Binomial coefficients are the heart of binomial expansions. They appear in each term of the expansion and are shown in expressions like \( \binom{n}{k} \), where \( n \) is the power to which the binomial is raised, and \( k \) is the specific term's index. Calculating the binomial coefficient uses the formula \( \binom{n}{k} = \frac{n!}{k!(n-k)!} \).
This formula basically tells us how many combinations of \( k \) elements can be selected from \( n \) elements. For example, in the problem \( (3r - s)^6 \), we calculate coefficients for each term with values of \( k \) ranging from 0 to 6.

• For \( k = 0 \), the binomial coefficient \( \binom{6}{0} \) is 1, meaning there is only one way to choose 0 elements from 6.
• For \( k = 3 \), \( \binom{6}{3} \) is 20, as there are 20 ways to choose 3 elements from 6.

These coefficients tell us the weight of each term in our binomial expansion.

The Binomial Theorem is a powerful tool for expanding expressions that are raised to a power. It states that any binomial expression of the form \( (a + b)^n \) can be expanded as a sum of terms involving binomial coefficients. The theorem formula is: \[ (a + b)^n = \sum_{k=0}^{n} \binom{n}{k} a^{n-k} b^{k} \] In simple words, it tells us how to spread out the multiplication of terms in a binomial raised to a power.

For the expression \( (3r - s)^6 \), using the theorem, the terms are formulated with \( a = 3r \), \( b = -s \), and \( n = 6 \). Each term follows the pattern \( \binom{6}{k} (3r)^{6-k} (-s)^{k} \). This ensures correctly weighted contributions of the positive and negative parts of the expression.

Using this theorem significantly simplifies the process, replacing repeated multiplication with straightforward computation of binomial coefficients and powers.

Polynomial expansion refers to rewriting a polynomial expression in a more detailed form, showing each individual term separately. It's essentially breaking down the expression into a sum of multiple products.

When dealing with binomial expressions like \( (3r - s)^6 \), polynomial expansion involves identifying each term using the binomial theorem and calculating their coefficients and remaining terms.

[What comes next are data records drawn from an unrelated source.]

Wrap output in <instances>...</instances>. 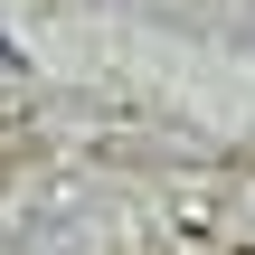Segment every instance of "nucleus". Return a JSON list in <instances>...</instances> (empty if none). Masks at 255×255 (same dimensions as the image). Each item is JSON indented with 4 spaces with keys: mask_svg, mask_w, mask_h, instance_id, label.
Returning a JSON list of instances; mask_svg holds the SVG:
<instances>
[{
    "mask_svg": "<svg viewBox=\"0 0 255 255\" xmlns=\"http://www.w3.org/2000/svg\"><path fill=\"white\" fill-rule=\"evenodd\" d=\"M0 66H9V47H0Z\"/></svg>",
    "mask_w": 255,
    "mask_h": 255,
    "instance_id": "f257e3e1",
    "label": "nucleus"
}]
</instances>
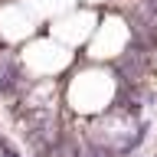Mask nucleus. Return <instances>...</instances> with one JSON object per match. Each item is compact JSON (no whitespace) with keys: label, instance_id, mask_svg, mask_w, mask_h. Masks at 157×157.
<instances>
[{"label":"nucleus","instance_id":"1","mask_svg":"<svg viewBox=\"0 0 157 157\" xmlns=\"http://www.w3.org/2000/svg\"><path fill=\"white\" fill-rule=\"evenodd\" d=\"M131 46V26L121 17H108L101 26H95V43L88 49L92 59H118Z\"/></svg>","mask_w":157,"mask_h":157}]
</instances>
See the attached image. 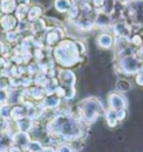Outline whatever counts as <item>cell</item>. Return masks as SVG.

• The first term in our example is \( 729r^6 \), representing the fully expanded form of \( (3r)^6 \).
• Another term, such as \(-1458r^5s\), comes from combining the coefficient \( \binom{6}{1} = 6 \) with powers \( (3r)^5 \) and \( (-s)^1 \).
• This pattern repeats across all possible values of \( k \), from 0 to 6.

By adding all terms together, you get the complete polynomial: \[ 729r^6 - 1458r^5s + 1215r^4s^2 - 540r^3s^3 + 135r^2s^4 - 18rs^5 + s^6 \].
Each term reflects aspects of the original expression, with its components clearly displayed and calculated.